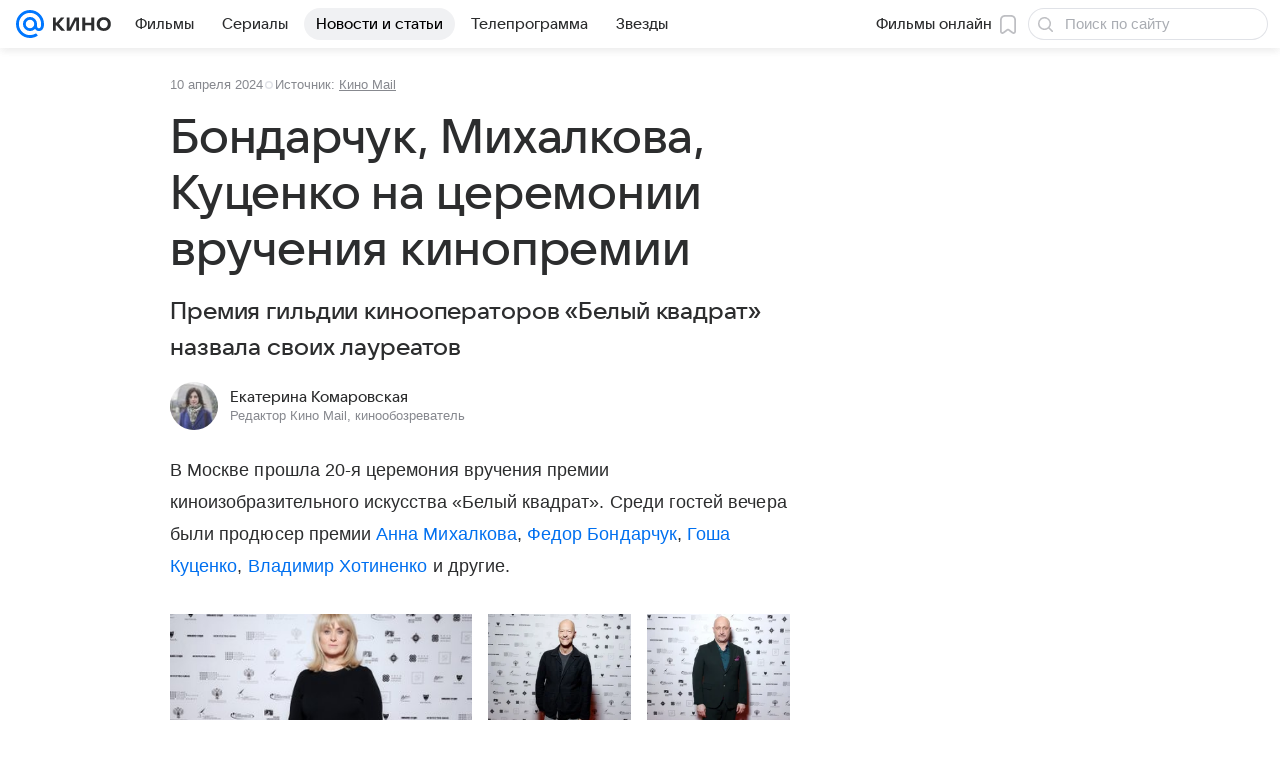

--- FILE ---
content_type: text/plain; charset=utf-8
request_url: https://media-stat.mail.ru/metrics/1.0/
body_size: 686
content:
eyJhbGciOiJkaXIiLCJjdHkiOiJKV1QiLCJlbmMiOiJBMjU2R0NNIiwidHlwIjoiSldUIn0..HiImttBOeUAI7SmT.[base64].AhKysUym5zpz0Z8rh4kG0w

======

Only the lines from the one with "content_type: text/plain; charset=utf-8" through the end of the data should be printed, each exactly as it appears.

**Your solution:**
content_type: text/plain; charset=utf-8
request_url: https://media-stat.mail.ru/metrics/1.0/
body_size: 686
content:
eyJhbGciOiJkaXIiLCJjdHkiOiJKV1QiLCJlbmMiOiJBMjU2R0NNIiwidHlwIjoiSldUIn0..HiImttBOeUAI7SmT.[base64].AhKysUym5zpz0Z8rh4kG0w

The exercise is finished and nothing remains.